In Sub-Saharan Africa, the average fertility rate is 4.4 today, and just 56 percent of the population is working age. This share will continue to grow, peaking at 66 percent well into the second half of the century, when the third wave of the demographic shift hits its shores.
Basically, McKinsey’s three waves correspond to my Old Core, New Core, and Gap categories from The Pentagon’s New Map.
Not a perfect match-up, and, frankly, I think my chart is better and more discrete and more accurate — if, admittedly, far less data-explicit.
For example, overlay China’s Belt and Road Corridors and they match up nicely with the flow of my “secret history” — a general East-to-West-and-South vectoring from Asia toward Europe, the Middle East, and Africa.
Enough bragging. It’s just good to be validated after all these years.
Doing a far deeper dive this time around, let me say that the McKinsey story speaks big-time to our current obsession with demographic collapse triggered by a birth dearth.
It’s been a long time coming …
This is the world I grew up in, with the US still above the replacement rate and I the 7th of 9 kids in my family (7 surviving still).
Add the pill and women’s liberation in the advanced world and already — just 15 years later — the West and the USSR are both below 2.1.
Jump ahead to modern globalization and you start to get an image not unlike my Core/Gap map.
Pretty good match, ja?
Here, the analysis is brilliant, showing that it’s the decline in fertility that drives the bulk of the decline in population size. People living longer gets you so much, but people having far fewer babies? That moves you along the demographic transition far more deterministically.
As I noted in that previous review of this report back in February, my demographic transition now argues for the following (these slides coming from my Massive Open Online course):
The earliest transition is from the traditional age pyramid to the youth-buldged obelisk.
Then it the obelisk to the desired diamond (serious demographic dividend).
Then it’s the diamond to the bulb and the elder surplus kicks in, and finally it’s the bulb to the inverted pyramid or what I call the “spinning top.”
My full-up sequence is thus: PYRAMID to OBELISK to DIAMOND to BULB to (SPINNING) TOP:
Pyramid is the starting point (and norm for most of history), as in, bottom heavy with kids and/or liftoff for a Baby Boom
Obelisk is the Youth Bulge working its way “up” in age
Diamond is the Demographic Dividend
Bulb is the Super-Aging effect that follows the completion of the dividend
Spinning Top is when you’re truly swamped by the Silver Tsunami.
This is what scares advanced economies: as they age, there’s fewer and fewer workers to support dependents. Right now the global dependency ratio is 6.5 workers for every dependent.

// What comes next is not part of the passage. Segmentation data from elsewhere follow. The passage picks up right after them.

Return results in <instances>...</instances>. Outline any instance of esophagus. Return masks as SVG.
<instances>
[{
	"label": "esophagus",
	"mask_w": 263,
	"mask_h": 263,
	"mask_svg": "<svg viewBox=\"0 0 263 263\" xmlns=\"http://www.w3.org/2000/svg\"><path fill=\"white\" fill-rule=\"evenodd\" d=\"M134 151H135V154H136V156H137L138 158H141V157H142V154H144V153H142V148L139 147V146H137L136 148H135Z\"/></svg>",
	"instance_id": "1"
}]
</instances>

That drops globally to four-per-dependent come 2050, with advanced “first wave” countries dropping the most precipitously and China in particular dropping at world-class speed (which is what earns China “first wave” status even though it’s really a second-wave economy that’s now so rapidly aging that it’s jumped up into the first-wave category in terms of demographic collapse).
When I say that the future of globalization is mostly non-White, non-American, non-European, and non-Western … this is what I mean.
Think about it: one-out-of-three humans in the world in 2100 living in Sub-Saharan Africa alone!
I’ll tell you that’ll never happen — and why — in Part II of this analysis.
Still, no doubt about the future center of gravity of global youth culture: it will be Africa.
Last scary point to consider: older households in America represent only 20% of the population but over 40% of the wealth. The bulk of that wealth is found in real estate (almost 60%).
Layer climate change on top of that asset pool, making it essentially uninsurable, and we all need to become far more worried about the future of our national economy as we further age.